Rainfall-runoff (RR) models have a wide range of operational applications. Among these applications, streamflow forecasting probably enjoys the highest demand worldwide. This domain is very demanding, as it requires both quality and robustness. Lumped RR models have given numerous proofs of their robustness, and they can be used with efficient updating algorithms to provide accurate forecasts. On the other hand, distributed models have more possibility to take into account the spatial heterogeneity of both rainfall and soils, and this could contribute to the improvement of streamflow forecasts.

This paper attempts to introduce a new way to help modellers decide of the most appropriate equilibrium between lumped and distributed approaches in RR modelling. We compare lumped and semi-distributed approaches over a large number of watersheds, and test a range of explanatory factors to try to explain the differences in model efficiency in both modes.
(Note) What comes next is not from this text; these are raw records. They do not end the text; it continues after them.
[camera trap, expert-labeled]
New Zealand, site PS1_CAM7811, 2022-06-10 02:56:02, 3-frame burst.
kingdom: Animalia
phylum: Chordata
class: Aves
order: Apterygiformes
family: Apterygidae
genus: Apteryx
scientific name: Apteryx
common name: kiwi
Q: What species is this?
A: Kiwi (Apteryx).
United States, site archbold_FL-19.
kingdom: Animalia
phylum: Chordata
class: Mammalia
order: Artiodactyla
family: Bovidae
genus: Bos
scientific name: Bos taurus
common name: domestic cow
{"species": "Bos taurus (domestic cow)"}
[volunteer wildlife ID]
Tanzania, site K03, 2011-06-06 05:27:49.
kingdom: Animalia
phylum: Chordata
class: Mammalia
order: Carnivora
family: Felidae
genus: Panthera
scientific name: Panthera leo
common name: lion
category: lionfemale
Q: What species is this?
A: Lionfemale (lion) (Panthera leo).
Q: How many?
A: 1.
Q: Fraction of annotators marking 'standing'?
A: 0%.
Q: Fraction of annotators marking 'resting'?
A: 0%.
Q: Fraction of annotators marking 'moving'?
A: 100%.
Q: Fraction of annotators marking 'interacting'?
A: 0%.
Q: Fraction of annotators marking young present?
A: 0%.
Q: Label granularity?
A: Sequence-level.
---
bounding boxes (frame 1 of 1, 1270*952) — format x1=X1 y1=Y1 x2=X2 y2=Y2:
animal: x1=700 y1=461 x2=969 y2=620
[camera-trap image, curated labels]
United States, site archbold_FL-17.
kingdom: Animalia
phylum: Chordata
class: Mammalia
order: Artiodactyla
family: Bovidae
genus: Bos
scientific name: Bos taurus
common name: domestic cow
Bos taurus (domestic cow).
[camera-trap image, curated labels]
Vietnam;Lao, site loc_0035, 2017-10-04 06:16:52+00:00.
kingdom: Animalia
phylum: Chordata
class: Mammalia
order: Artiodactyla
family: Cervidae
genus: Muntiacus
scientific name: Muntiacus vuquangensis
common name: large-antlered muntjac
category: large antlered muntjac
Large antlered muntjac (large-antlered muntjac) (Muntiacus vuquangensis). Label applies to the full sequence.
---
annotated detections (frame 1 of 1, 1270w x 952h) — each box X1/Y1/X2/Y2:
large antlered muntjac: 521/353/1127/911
To do so, we use a database of 300 French watersheds, for which rainfall, runoff and potential evapotranspiration are available at the daily time step. We construct what we call “chimera watersheds” by associating two actual watersheds similar in size: runoff of the resulting watershed is obtained by addition of sub-watersheds runoff, and rainfall input is a weighted average of sub-watersheds rainfall. We produce a total of 4,500 combinations, for which we compare the performances of the lumped and of various semi-distributed approaches.

We believe that the use of “chimera watersheds”, by providing very contrasted hydrological situations, can be useful to help identify those factors which are relevant to determine the most appropriate level of spatial distribution for a RR model. For this study, of particular interest is the fact that the largest part (3/4th) of the improvement brought by distribution is due to rainfall variability.